(TASK DETAILS) State how many lines in the entries below hold the string "return", and give nothing besides that number.

**** DATA TO EXAMINE ****

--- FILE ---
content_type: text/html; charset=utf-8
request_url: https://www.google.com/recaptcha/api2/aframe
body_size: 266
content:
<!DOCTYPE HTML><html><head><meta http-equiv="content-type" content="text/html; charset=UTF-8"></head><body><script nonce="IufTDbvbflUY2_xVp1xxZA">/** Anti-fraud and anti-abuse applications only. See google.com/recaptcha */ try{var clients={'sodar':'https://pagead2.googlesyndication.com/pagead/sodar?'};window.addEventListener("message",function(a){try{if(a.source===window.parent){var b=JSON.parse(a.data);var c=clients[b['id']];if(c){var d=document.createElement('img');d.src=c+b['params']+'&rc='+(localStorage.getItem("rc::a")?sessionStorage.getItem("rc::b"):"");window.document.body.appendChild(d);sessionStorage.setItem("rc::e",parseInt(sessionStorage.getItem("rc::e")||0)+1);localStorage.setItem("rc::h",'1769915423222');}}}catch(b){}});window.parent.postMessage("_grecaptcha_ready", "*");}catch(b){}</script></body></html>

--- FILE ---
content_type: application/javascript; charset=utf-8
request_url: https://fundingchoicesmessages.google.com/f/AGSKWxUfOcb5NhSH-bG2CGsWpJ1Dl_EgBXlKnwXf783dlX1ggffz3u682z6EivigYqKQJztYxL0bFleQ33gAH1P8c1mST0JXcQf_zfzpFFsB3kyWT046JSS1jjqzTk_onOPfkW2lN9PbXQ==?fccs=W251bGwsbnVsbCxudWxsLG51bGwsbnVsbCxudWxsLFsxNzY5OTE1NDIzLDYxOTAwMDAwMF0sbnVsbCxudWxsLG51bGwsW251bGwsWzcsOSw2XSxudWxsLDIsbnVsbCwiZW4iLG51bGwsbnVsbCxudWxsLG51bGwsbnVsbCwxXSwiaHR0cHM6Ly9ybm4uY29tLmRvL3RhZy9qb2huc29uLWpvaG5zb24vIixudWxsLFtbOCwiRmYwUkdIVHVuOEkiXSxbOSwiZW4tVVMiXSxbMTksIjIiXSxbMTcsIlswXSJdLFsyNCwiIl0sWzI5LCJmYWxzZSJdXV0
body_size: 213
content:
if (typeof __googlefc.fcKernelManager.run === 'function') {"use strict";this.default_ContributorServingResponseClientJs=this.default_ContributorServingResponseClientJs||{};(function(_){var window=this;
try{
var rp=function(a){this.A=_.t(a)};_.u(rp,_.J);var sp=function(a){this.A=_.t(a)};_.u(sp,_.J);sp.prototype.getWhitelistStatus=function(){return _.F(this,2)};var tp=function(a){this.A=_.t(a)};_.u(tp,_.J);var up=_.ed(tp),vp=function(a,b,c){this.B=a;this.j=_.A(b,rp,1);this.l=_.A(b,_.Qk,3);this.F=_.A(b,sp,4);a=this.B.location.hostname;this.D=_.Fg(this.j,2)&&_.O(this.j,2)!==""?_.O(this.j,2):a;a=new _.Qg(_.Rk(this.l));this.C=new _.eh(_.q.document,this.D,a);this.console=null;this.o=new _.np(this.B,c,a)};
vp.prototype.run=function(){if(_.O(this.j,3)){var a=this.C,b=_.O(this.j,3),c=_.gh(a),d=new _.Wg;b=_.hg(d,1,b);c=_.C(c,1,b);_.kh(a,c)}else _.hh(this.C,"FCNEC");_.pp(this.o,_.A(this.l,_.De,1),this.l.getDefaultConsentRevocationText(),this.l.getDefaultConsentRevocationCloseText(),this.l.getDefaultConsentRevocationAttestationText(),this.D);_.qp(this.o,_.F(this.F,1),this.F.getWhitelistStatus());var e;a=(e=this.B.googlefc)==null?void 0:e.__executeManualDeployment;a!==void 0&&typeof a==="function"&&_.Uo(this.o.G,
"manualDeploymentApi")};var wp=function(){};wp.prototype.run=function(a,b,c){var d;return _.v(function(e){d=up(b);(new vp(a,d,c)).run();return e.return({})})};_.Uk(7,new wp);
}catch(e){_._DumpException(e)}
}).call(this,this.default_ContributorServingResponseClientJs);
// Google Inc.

****

(EXERCISE RESULT) 2